### Exercise instructions
Arrange the lines of the data below, from the line containing "Looking at each of" through the end of the data, inclusive, as a Markdown table with the columns Row and Line. Number each line in Row, and leave out blank lines.

[Records drawn from a collection]
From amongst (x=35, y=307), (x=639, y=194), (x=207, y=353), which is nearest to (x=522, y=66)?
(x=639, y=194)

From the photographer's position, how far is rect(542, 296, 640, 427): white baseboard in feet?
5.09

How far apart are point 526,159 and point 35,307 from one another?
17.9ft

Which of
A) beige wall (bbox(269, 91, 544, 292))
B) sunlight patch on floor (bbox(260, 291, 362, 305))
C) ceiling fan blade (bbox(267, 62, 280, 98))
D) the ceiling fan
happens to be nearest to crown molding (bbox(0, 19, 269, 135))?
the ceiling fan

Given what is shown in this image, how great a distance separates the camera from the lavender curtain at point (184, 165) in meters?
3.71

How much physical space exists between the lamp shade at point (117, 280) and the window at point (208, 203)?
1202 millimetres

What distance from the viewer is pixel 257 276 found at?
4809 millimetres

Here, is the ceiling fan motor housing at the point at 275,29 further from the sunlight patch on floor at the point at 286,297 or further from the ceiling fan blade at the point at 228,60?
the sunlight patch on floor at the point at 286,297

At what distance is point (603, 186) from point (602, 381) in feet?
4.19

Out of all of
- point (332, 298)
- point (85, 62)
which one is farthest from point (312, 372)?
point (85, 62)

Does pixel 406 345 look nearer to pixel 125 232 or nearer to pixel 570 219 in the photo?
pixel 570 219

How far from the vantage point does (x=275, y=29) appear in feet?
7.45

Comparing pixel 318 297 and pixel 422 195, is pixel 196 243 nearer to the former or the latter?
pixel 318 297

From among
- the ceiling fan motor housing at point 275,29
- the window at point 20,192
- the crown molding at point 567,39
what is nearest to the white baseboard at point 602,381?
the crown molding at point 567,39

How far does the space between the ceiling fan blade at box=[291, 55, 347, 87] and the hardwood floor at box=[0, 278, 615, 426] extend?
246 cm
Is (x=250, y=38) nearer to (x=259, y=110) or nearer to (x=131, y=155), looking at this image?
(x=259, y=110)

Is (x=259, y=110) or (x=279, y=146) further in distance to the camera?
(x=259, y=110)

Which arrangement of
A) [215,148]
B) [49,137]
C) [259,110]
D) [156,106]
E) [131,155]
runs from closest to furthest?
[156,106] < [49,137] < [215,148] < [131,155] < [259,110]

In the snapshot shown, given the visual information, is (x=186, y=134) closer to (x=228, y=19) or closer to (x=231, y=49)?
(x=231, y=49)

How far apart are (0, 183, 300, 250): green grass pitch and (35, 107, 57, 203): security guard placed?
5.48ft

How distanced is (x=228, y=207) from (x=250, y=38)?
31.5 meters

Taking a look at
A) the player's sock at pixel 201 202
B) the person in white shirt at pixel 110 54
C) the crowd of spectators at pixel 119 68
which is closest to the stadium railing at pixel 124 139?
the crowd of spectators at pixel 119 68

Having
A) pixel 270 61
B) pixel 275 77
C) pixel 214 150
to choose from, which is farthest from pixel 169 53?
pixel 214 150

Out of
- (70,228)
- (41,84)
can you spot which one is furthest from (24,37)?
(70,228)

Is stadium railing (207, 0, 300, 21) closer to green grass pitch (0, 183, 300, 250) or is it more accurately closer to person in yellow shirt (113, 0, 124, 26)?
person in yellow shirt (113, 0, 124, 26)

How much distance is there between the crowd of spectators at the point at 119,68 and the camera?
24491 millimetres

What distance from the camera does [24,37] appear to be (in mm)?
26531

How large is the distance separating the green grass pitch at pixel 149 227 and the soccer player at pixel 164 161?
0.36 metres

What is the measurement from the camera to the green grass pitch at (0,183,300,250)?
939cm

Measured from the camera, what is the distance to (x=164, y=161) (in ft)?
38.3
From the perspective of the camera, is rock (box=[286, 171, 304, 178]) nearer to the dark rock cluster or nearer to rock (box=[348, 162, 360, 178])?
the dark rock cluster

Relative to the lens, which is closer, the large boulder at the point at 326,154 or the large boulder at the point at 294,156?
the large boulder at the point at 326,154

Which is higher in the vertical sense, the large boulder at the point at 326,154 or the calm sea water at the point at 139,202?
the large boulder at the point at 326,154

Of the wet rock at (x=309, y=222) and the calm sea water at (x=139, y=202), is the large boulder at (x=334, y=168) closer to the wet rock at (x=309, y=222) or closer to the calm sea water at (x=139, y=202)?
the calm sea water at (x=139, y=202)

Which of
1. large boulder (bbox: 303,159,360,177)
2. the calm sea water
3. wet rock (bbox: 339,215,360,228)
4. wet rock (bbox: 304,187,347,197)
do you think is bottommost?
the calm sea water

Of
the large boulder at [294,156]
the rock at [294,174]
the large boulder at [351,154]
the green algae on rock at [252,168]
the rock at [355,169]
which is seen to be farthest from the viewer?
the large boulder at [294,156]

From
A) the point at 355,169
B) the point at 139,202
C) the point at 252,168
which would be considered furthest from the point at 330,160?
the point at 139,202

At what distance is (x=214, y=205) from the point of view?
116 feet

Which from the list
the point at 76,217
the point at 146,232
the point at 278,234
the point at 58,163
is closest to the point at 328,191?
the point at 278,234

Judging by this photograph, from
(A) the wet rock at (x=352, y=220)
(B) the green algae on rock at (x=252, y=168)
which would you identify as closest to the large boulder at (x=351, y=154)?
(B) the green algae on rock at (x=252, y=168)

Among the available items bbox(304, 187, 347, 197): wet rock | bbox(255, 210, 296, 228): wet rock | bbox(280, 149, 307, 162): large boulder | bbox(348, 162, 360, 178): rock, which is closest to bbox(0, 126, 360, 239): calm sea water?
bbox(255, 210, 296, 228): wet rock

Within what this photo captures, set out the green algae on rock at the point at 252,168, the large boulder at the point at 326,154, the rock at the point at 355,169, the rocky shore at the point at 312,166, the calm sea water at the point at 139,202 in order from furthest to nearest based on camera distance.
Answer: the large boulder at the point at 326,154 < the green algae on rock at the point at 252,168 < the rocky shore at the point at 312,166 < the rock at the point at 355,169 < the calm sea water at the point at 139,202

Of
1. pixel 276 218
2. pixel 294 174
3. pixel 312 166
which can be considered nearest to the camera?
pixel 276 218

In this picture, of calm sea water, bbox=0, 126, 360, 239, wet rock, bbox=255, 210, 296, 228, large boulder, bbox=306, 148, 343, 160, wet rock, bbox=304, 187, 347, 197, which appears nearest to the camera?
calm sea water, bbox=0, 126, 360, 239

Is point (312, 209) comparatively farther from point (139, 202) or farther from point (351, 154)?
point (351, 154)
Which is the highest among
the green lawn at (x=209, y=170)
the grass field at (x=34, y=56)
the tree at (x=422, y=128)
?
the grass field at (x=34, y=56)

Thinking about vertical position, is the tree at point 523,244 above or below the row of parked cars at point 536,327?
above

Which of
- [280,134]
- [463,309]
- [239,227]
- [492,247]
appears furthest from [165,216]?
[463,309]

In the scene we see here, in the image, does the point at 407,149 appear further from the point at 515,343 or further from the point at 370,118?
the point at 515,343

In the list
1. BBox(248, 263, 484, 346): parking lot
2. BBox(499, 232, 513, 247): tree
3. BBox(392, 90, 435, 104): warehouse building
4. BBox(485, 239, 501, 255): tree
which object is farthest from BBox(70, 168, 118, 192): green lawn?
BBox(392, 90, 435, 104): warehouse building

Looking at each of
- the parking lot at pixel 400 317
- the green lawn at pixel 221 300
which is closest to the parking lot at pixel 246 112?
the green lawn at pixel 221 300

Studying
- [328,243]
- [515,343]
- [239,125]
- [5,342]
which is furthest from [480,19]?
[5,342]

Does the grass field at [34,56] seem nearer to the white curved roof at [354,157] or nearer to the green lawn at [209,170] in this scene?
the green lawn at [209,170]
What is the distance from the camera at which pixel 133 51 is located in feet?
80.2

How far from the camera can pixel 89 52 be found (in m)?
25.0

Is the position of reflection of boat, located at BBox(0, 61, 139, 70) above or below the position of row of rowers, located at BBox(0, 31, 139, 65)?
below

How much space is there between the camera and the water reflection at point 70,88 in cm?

### Answer below
| Row | Line |
|---|---|
| 1 | Looking at each of |
| 2 | - the parking lot at pixel 400 317 |
| 3 | - the green lawn at pixel 221 300 |
| 4 | which is closest to the parking lot at pixel 246 112? |
| 5 | the green lawn at pixel 221 300 |
| 6 | Studying |
| 7 | - [328,243] |
| 8 | - [515,343] |
| 9 | - [239,125] |
| 10 | - [5,342] |
| 11 | which is furthest from [480,19]? |
| 12 | [5,342] |
| 13 | Does the grass field at [34,56] seem nearer to the white curved roof at [354,157] or nearer to the green lawn at [209,170] in this scene? |
| 14 | the green lawn at [209,170] |
| 15 | What is the distance from the camera at which pixel 133 51 is located in feet? |
| 16 | 80.2 |
| 17 | How far from the camera can pixel 89 52 be found (in m)? |
| 18 | 25.0 |
| 19 | Is the position of reflection of boat, located at BBox(0, 61, 139, 70) above or below the position of row of rowers, located at BBox(0, 31, 139, 65)? |
| 20 | below |
| 21 | How much space is there between the camera and the water reflection at point 70,88 in cm? |